* [Exercise materials]
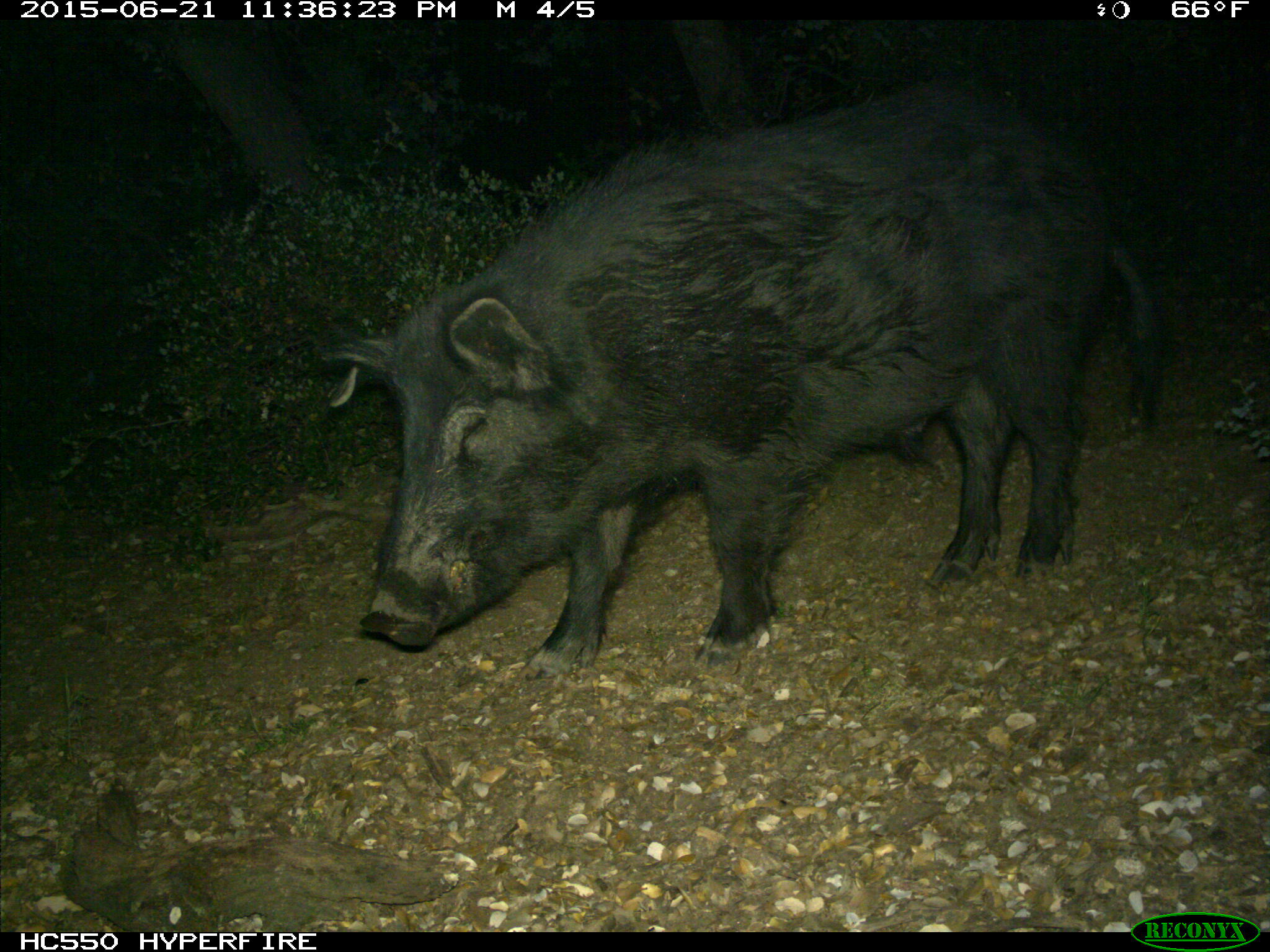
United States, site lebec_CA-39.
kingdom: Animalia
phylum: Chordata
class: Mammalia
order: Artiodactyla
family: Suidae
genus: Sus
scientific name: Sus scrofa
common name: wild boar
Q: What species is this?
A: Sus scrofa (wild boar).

* * *

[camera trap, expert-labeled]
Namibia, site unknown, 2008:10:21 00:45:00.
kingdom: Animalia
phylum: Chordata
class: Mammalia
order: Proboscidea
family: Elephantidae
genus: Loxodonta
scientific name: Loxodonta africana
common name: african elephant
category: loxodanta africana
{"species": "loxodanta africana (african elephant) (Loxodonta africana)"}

* * *

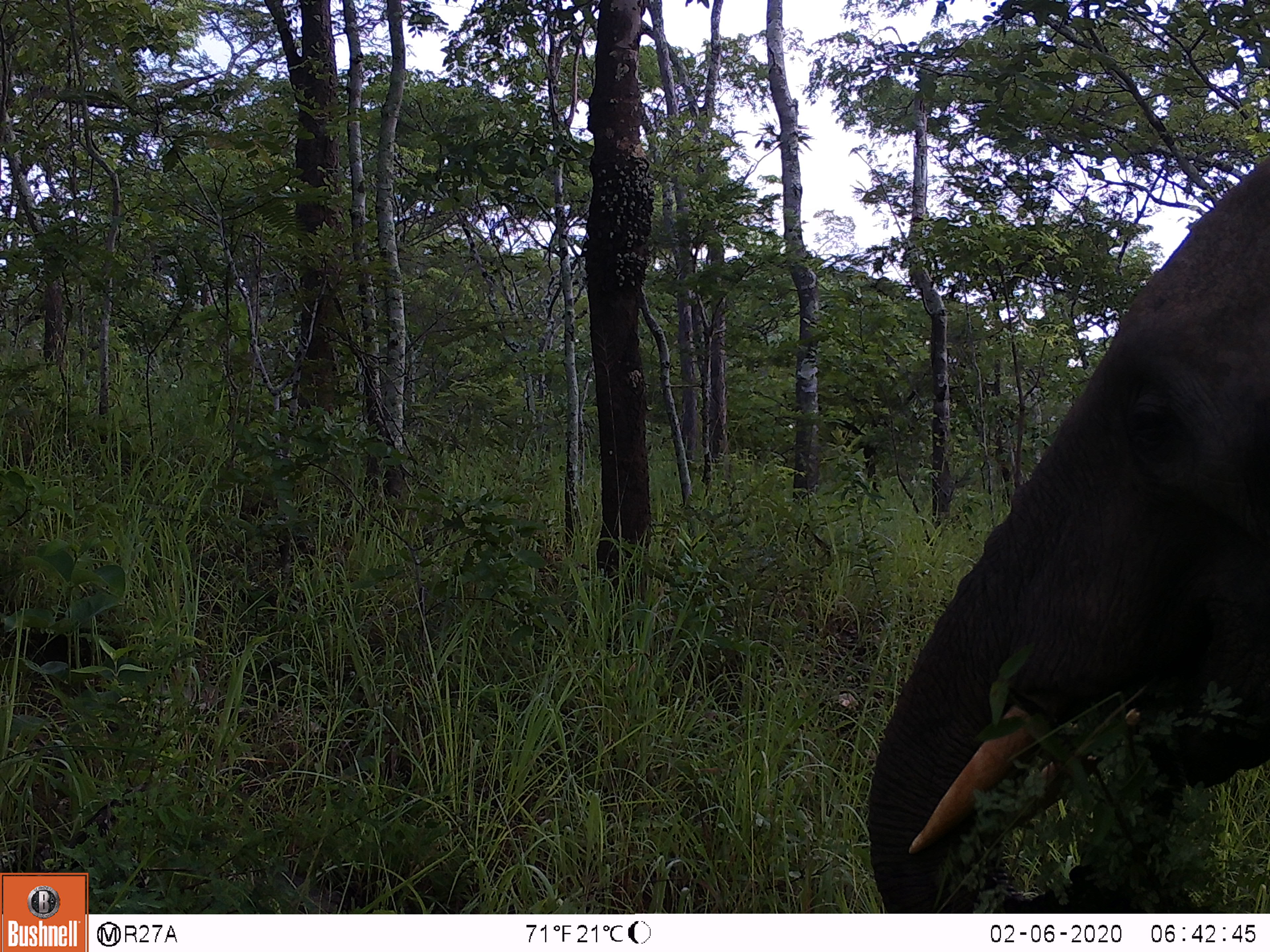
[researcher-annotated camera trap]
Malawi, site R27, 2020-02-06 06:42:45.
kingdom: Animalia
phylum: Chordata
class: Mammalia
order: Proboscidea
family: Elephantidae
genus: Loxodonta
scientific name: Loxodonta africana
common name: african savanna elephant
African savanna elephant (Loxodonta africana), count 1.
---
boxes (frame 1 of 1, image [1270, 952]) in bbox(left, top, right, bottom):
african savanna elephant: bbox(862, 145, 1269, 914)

* [Required work]
Every line of the entries above that holds "camera" should be copied out.

* [Answer to this task]
[camera trap, expert-labeled]
[researcher-annotated camera trap]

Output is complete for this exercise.